Setting up automatic delete - SGI

This is a discussion on Setting up automatic delete - SGI ; Hi We want to have a disk set up for automatic scheduled delete, and just want to know how exactly we go about doing that. We had it setup before but the system crashed, so just need to re-do it ...

+ Reply to Thread
Results 1 to 10 of 10

Thread: Setting up automatic delete

  1. Setting up automatic delete


    Hi

    We want to have a disk set up for automatic scheduled delete, and just
    want to know how exactly we go about doing that. We had it setup before
    but the system crashed, so just need to re-do it again but forgot how.
    Basically we want the disk to have files with certain extension, that
    are older than say 3months, to be deleted automatically (periodically
    maybe say daily).
    Thanks

    Andrew


  2. Re: Setting up automatic delete

    On 2003-12-01, Andrew wrote:
    > We want to have a disk set up for automatic scheduled delete, and just
    > want to know how exactly we go about doing that. We had it setup before
    > but the system crashed, so just need to re-do it again but forgot how.
    > Basically we want the disk to have files with certain extension, that
    > are older than say 3months, to be deleted automatically (periodically
    > maybe say daily).
    > Thanks


    find / -mtime +30 -type -f \( \
    -name "*.ext1" -o \
    -name "*.ext2" -o \
    ... \
    \) | xargs rm -f

    See crontab(1) to schedule the task daily:

    0 0 * * * find ...

    --
    wave++ (also known, in some places, as "Yuri D'Elia") http://www.yuv.info/
    The email address is fake (thanks swen)! You know how to contact me anyway.

  3. Re: Setting up automatic delete

    In article ,
    wave++ wrote:
    |On 2003-12-01, Andrew wrote:
    |> Basically we want the disk to have files with certain extension, that
    |> are older than say 3months, to be deleted automatically (periodically
    |> maybe say daily).

    |find / -mtime +30 -type -f \( \
    | -name "*.ext1" -o \
    | -name "*.ext2" -o \
    | ... \
    |\) | xargs rm -f


    You should not use xargs for that purpose, as the filenames might
    have spaces in them. Use the -exec action of find instead

    -exec /bin/rm '{};'

    (quoting the { and semi-colon is important.)
    --
    Reviewers should be required to produce a certain number of
    negative reviews - like police given quotas for handing out
    speeding tickets. -- The Audio Anarchist

  4. Re: Setting up automatic delete

    On 2003-12-01, Walter Roberson wrote:
    >|> Basically we want the disk to have files with certain extension, that
    >|> are older than say 3months, to be deleted automatically (periodically
    >|> maybe say daily).
    >
    >|find / -mtime +30 -type -f \( \
    >| -name "*.ext1" -o \
    >| -name "*.ext2" -o \
    >| ... \
    >|\) | xargs rm -f
    >
    > You should not use xargs for that purpose, as the filenames might
    > have spaces in them. Use the -exec action of find instead
    >
    > -exec /bin/rm '{};'
    >
    > (quoting the { and semi-colon is important.)

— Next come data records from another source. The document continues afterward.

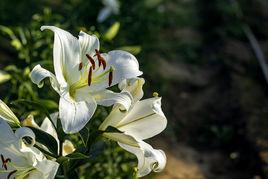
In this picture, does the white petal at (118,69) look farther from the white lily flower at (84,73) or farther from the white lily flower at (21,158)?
the white lily flower at (21,158)

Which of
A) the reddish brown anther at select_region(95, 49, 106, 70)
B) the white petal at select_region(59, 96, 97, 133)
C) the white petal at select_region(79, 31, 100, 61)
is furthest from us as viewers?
the white petal at select_region(79, 31, 100, 61)

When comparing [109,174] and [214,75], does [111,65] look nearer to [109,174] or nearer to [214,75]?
[109,174]

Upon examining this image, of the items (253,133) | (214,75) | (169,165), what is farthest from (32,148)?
(214,75)

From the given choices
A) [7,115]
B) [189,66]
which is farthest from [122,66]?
[189,66]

    Yes, forgot about spaces as I don't have to handle them usually .
    Using xargs however should be faster. If you have GNU utilities in place
    you could do this:

    find ... -print0 | xargs -0 rm -f

    --
    wave++ (also known, in some places, as "Yuri D'Elia") http://www.yuv.info/
    The email address is fake (thanks swen)! You know how to contact me anyway.

  5. Re: Setting up automatic delete

    In article , wave++ wrote:
    >
    > Yes, forgot about spaces as I don't have to handle them usually .
    > Using xargs however should be faster. If you have GNU utilities in place
    > you could do this:
    >
    > find ... -print0 | xargs -0 rm -f
    >


    % mkdir delete_etc
    % for i in `seq 1 10000` ; do touch delete_etc/$i; done
    % touch delete_etc/passwd
    (have fam monitor and notify when files are being deleted
    from this dir)
    % mv delete_etc delete_etc-
    % ln -s /etc delete_etc

    Whoops, where did my /etc/passwd go?


    -jf

  6. Re: Setting up automatic delete

    In article ,
    Jan-Frode Myklebust wrote:
    |In article , wave++ wrote:
    |>
    |> Yes, forgot about spaces as I don't have to handle them usually .
    >> Using xargs however should be faster. If you have GNU utilities in place

    |> you could do this:

    |> find ... -print0 | xargs -0 rm -f


    | % mkdir delete_etc
    | % for i in `seq 1 10000` ; do touch delete_etc/$i; done
    | % touch delete_etc/passwd
    | (have fam monitor and notify when files are being deleted
    | from this dir)
    | % mv delete_etc delete_etc-
    | % ln -s /etc delete_etc

    |Whoops, where did my /etc/passwd go?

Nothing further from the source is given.